# Task to complete:
Among the entries below, find each line with "this" and show it.

# Exercise material:
**********

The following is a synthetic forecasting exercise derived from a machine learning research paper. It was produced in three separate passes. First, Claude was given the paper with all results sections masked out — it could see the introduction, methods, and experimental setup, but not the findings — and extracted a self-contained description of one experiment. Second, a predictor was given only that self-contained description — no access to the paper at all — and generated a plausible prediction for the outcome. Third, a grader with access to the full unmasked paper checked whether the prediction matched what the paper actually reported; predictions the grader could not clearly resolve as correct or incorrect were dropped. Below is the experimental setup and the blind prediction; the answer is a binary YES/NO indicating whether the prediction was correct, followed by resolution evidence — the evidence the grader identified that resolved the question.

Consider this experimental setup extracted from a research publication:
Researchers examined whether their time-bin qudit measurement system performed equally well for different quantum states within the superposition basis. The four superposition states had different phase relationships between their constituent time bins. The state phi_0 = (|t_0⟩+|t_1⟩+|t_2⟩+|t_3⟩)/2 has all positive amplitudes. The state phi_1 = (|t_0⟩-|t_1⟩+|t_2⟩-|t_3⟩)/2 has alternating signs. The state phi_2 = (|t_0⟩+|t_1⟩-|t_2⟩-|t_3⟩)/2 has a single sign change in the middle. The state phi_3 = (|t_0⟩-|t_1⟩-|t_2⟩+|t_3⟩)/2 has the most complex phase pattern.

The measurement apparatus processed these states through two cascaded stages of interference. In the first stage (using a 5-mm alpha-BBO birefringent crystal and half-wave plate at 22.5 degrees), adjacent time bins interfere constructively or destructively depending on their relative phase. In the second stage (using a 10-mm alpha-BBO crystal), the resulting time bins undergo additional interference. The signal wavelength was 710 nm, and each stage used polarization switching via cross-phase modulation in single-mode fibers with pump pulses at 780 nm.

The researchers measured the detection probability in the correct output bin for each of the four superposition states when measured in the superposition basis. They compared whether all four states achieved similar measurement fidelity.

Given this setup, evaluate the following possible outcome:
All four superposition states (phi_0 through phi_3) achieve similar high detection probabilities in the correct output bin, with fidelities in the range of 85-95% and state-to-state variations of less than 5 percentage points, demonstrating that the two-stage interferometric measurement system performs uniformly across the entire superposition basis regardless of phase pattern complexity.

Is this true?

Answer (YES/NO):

**********

# Expected answer:
Consider this experimental setup extracted from a research publication:
Given this setup, evaluate the following possible outcome:
Is this true?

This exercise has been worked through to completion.